With the line containing "scientific name: Equus quagga" as the start and the line containing "Label granularity: sequence-level." as the end, transcribe that span of the entries below exactly, including both.

[Start of Attachment]

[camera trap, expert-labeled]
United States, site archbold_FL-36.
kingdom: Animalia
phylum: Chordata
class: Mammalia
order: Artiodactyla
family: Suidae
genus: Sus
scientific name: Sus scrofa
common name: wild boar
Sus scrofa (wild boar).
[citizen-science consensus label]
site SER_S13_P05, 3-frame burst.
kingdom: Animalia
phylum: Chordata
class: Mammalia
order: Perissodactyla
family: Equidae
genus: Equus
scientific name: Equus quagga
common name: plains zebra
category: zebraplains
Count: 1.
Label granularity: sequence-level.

[End of Attachment]
[Start of Attachment]

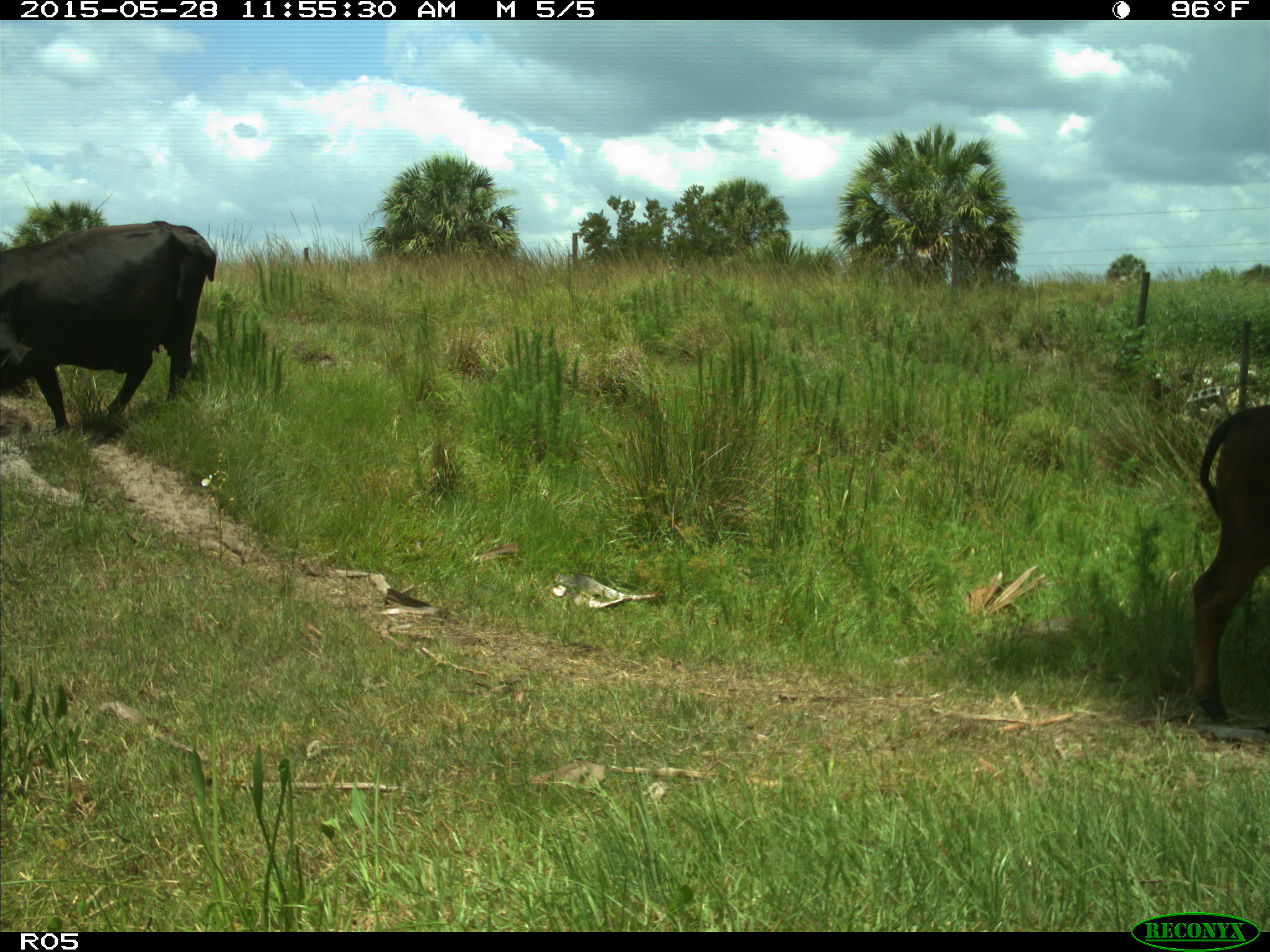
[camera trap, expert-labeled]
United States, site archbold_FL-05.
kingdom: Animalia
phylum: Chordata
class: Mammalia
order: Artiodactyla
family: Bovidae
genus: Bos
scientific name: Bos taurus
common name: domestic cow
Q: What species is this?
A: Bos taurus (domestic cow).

[End of Attachment]

■ **Exercise result**:
scientific name: Equus quagga
common name: plains zebra
category: zebraplains
Count: 1.
Label granularity: sequence-level.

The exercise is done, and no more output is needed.